### [Text]
# Which nubian doeling has better conformation?



## MapleKnoll (Nov 4, 2014)

Thanks!


----------



## ksalvagno (Oct 6, 2009)

The first one seems to have a longer body.


----------



## Goat_in_Himmel (Jun 24, 2013)

The first one seems to have less brisket, but more nose. How long before a Nubian's Roman nose develops? The second one has a dished nose. Also, is it the angle, or does she have monkey mouth?


----------



## NewbieNubian (Nov 7, 2011)

Nubians should be born roman-nosed, not develop it. It's hard to judge the head on the second one due to how she's holding it, but I like the ears on the first one more. First one has less brisket, but seems to have more length and depth to her.


----------



## Cedar Point Kikos (Oct 16, 2013)

I'd say #1 has the best body, good length, depth and topline and rump length/angle. Smooth and balanced. Nice neck. But she lacks brisket.

#2 has a nice neck (but so does #1) ok body. She dips in her chine a lot more then #1 and #3. Her face isn't as nice. Lacks depth in heart girth. But she has brisket.

#3 Short bodied, short rump. Ok brisket, fairly good body depth. Nice neck.


I think #1 is the best overall, even though she lacks brisket badly.


----------



## CountyLineAcres (Jan 22, 2014)

Cedar Point Kikos said:


> I'd say #1 has the best body, good length, depth and topline and rump length/angle. Smooth and balanced. Nice neck. But she lacks brisket.
> 
> #2 has a nice neck (but so does #1) ok body. She dips in her chine a lot more then #1 and #3. Her face isn't as nice. Lacks depth in heart girth. But she has brisket.
> 
> ...


The second and third picture are of the same doe.


----------



## Cedar Point Kikos (Oct 16, 2013)

CountyLineAcres said:


> The second and third picture are of the same doe.


:laugh: oops 

...first doeling is still the best


----------



## CountyLineAcres (Jan 22, 2014)

Haha I agree!


----------

### [Given problem 1]
According to the forum thread, at what point should a Nubian have its Roman nose?

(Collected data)
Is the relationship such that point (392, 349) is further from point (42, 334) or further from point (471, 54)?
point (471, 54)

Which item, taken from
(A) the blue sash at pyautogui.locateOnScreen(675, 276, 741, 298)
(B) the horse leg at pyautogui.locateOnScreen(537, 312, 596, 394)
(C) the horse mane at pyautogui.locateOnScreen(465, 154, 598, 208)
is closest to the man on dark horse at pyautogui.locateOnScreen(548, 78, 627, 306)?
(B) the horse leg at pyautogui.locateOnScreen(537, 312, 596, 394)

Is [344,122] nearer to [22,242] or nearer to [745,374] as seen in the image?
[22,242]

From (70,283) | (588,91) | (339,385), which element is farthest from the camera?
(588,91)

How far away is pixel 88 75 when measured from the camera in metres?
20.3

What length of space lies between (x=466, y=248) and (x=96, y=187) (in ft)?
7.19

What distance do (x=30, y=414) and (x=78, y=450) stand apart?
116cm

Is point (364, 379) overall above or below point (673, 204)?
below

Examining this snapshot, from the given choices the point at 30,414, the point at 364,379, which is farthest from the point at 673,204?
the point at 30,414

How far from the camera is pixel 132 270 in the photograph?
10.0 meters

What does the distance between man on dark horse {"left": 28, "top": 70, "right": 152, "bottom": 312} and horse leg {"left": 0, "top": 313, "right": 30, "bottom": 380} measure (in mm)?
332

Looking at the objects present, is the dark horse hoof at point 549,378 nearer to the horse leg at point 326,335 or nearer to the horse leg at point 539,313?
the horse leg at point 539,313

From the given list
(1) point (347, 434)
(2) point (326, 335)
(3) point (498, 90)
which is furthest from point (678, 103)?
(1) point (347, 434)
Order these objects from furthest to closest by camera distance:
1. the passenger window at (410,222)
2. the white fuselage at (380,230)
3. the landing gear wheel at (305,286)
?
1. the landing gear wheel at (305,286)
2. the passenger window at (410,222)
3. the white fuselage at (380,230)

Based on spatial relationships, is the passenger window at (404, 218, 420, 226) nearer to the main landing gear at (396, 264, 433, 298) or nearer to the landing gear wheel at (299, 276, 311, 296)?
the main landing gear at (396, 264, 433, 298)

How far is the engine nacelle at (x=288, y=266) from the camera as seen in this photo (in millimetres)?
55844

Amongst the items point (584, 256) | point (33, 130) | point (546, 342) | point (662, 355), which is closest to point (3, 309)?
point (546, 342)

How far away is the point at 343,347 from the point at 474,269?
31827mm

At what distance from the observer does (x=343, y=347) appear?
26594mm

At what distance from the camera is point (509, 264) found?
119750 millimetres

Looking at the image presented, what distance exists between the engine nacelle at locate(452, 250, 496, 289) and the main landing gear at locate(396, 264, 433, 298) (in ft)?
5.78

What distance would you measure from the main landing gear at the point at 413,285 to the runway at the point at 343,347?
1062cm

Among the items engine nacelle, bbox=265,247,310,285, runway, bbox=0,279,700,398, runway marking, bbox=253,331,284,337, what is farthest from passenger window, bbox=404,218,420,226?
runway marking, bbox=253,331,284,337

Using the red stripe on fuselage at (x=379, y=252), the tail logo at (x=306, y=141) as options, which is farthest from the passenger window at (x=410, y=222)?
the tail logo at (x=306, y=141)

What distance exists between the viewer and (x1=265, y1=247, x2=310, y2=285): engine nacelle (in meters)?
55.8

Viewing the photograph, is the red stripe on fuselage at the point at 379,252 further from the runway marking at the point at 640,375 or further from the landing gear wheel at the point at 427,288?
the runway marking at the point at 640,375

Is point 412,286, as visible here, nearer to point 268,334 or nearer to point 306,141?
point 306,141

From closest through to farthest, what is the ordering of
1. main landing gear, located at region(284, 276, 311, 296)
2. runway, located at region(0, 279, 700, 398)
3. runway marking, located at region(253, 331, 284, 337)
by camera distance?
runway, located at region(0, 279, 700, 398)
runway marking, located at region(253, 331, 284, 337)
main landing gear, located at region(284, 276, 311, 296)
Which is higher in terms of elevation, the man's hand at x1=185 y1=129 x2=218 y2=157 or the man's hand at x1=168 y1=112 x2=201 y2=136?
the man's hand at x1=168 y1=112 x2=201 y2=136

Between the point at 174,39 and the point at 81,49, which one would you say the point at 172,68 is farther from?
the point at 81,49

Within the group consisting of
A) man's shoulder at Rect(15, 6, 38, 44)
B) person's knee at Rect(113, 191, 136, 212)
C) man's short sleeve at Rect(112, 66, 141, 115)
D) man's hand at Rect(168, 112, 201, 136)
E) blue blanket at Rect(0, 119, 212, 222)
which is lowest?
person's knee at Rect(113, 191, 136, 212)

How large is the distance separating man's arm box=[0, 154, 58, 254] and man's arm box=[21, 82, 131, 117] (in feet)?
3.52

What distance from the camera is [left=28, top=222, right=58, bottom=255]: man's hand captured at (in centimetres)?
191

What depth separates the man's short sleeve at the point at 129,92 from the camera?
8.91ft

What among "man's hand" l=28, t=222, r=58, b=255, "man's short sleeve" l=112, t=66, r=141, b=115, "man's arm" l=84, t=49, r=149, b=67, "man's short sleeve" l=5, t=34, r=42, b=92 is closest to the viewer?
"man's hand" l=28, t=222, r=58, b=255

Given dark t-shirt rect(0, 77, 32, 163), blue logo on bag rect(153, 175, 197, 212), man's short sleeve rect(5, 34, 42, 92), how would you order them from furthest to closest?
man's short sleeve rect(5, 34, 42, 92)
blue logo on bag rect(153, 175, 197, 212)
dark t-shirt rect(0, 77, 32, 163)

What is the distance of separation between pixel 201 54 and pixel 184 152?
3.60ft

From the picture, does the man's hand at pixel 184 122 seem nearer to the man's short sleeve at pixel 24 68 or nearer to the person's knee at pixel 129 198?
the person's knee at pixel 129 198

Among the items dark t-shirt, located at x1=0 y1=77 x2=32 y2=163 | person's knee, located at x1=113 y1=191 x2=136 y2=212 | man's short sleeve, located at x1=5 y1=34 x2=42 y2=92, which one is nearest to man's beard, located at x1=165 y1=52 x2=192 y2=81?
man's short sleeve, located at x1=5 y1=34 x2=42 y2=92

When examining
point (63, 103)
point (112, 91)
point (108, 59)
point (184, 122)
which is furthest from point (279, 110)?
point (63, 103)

### [Given problem 2]
Echo the records from the line containing "When examining" up to and including the last line of the records.

### [Task response 1]
Nubians should be born Roman-nosed rather than develop it later.

### [Task response 2]
When examining
point (63, 103)
point (112, 91)
point (108, 59)
point (184, 122)
which is furthest from point (279, 110)?
point (63, 103)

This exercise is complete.